= The request =
Render the records from their start through the line containing "24.1 inches", inclusive, as a JSON list of strings with one string per line. Leave out blank lines and the pictures.

○ ○ ○ ○ ○ ○ ○

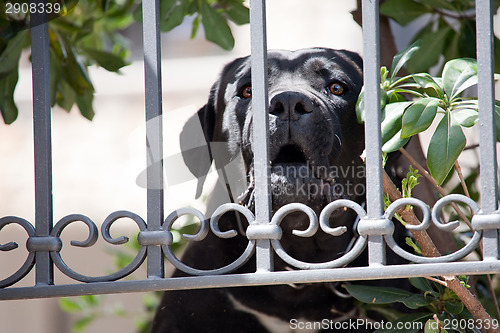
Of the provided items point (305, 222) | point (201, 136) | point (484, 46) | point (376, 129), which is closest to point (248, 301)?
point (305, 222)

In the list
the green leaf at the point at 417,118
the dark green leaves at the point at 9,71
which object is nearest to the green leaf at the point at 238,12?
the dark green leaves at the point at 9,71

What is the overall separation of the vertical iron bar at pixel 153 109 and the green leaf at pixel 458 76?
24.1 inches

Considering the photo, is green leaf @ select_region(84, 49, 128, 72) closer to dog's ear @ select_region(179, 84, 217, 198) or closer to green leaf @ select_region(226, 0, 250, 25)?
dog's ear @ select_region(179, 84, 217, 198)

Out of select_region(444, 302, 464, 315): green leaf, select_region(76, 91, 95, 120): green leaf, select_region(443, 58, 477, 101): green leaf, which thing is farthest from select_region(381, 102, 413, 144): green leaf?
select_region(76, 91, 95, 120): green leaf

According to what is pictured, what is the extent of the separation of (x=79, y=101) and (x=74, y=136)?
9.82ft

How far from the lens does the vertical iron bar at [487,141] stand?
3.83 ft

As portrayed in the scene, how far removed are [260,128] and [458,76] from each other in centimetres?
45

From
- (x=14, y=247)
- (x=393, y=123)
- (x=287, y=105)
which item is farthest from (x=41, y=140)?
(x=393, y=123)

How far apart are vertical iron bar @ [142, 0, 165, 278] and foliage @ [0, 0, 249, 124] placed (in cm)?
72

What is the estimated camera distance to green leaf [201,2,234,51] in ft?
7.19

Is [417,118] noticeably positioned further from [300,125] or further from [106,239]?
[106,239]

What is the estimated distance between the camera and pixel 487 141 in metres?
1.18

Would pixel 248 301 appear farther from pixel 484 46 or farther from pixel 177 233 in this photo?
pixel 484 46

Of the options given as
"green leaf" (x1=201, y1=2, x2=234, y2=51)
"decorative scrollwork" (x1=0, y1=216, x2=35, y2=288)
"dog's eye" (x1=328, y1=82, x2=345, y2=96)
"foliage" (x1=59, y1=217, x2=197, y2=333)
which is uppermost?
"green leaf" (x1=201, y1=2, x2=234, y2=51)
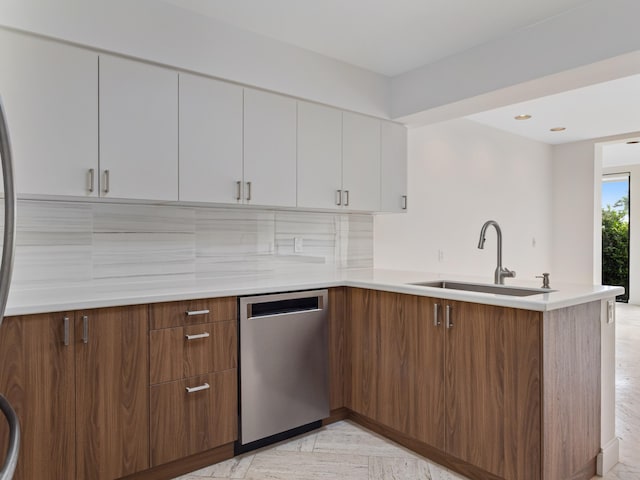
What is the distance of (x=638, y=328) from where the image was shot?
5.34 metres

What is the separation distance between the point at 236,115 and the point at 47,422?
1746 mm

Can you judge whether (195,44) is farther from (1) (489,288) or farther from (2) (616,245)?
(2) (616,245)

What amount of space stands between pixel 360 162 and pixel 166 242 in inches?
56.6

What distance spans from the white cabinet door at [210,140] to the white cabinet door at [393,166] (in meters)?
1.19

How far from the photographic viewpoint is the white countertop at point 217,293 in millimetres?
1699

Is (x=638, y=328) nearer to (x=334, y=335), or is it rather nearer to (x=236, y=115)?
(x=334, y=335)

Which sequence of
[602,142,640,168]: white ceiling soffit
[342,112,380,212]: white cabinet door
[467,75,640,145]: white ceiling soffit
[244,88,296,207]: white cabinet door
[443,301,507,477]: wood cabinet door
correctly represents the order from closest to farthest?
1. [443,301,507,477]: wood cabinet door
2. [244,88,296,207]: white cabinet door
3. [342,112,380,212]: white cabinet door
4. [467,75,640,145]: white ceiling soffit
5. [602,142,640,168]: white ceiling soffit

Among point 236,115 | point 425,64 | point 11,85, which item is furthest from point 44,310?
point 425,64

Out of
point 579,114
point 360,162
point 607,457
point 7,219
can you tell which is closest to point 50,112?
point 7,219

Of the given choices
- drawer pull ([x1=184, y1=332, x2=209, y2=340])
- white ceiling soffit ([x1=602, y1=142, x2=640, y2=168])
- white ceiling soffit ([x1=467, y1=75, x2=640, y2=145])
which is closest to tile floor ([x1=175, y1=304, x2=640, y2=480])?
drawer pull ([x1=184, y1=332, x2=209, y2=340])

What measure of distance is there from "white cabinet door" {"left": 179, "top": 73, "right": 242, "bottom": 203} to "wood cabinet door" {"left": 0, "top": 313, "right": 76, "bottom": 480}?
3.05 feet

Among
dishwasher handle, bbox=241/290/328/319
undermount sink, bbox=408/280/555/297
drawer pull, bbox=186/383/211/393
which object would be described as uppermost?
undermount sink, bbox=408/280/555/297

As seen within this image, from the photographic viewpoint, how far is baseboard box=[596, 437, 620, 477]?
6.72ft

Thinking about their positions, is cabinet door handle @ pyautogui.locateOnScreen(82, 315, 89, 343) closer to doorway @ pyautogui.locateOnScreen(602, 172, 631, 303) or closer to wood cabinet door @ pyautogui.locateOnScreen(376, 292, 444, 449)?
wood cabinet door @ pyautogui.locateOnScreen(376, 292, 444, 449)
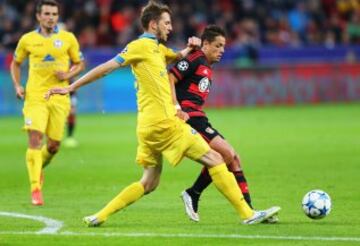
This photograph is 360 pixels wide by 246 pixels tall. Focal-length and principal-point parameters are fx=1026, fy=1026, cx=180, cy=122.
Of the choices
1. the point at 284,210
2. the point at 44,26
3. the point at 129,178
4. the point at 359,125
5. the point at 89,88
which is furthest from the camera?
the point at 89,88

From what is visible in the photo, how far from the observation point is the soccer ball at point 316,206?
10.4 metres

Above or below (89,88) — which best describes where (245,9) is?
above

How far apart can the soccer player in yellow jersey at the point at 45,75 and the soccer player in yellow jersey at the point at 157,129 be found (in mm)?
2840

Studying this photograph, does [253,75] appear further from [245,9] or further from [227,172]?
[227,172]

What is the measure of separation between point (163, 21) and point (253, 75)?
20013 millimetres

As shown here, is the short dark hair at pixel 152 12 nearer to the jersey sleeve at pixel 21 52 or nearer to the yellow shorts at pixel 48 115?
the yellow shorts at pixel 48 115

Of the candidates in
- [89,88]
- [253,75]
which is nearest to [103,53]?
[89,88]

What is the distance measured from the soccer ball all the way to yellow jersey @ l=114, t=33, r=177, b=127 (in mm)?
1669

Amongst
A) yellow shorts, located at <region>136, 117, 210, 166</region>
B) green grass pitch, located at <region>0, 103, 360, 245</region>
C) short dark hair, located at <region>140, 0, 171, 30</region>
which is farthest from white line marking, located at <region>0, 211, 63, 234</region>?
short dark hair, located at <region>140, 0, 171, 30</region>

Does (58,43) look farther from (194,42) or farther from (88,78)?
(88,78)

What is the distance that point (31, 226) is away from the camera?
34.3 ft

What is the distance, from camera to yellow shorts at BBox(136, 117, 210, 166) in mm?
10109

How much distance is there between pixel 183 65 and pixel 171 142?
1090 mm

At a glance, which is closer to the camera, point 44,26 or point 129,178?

○ ○ ○ ○ ○ ○ ○

= Solution to the exercise =
[
  "Of the provided items point (305, 222) | point (201, 136) | point (484, 46) | point (376, 129), which is closest to point (248, 301)?",
  "point (305, 222)",
  "In the list",
  "the green leaf at the point at 417,118",
  "the dark green leaves at the point at 9,71",
  "which object is nearest to the green leaf at the point at 238,12?",
  "the dark green leaves at the point at 9,71",
  "What is the overall separation of the vertical iron bar at pixel 153 109 and the green leaf at pixel 458 76?",
  "24.1 inches"
]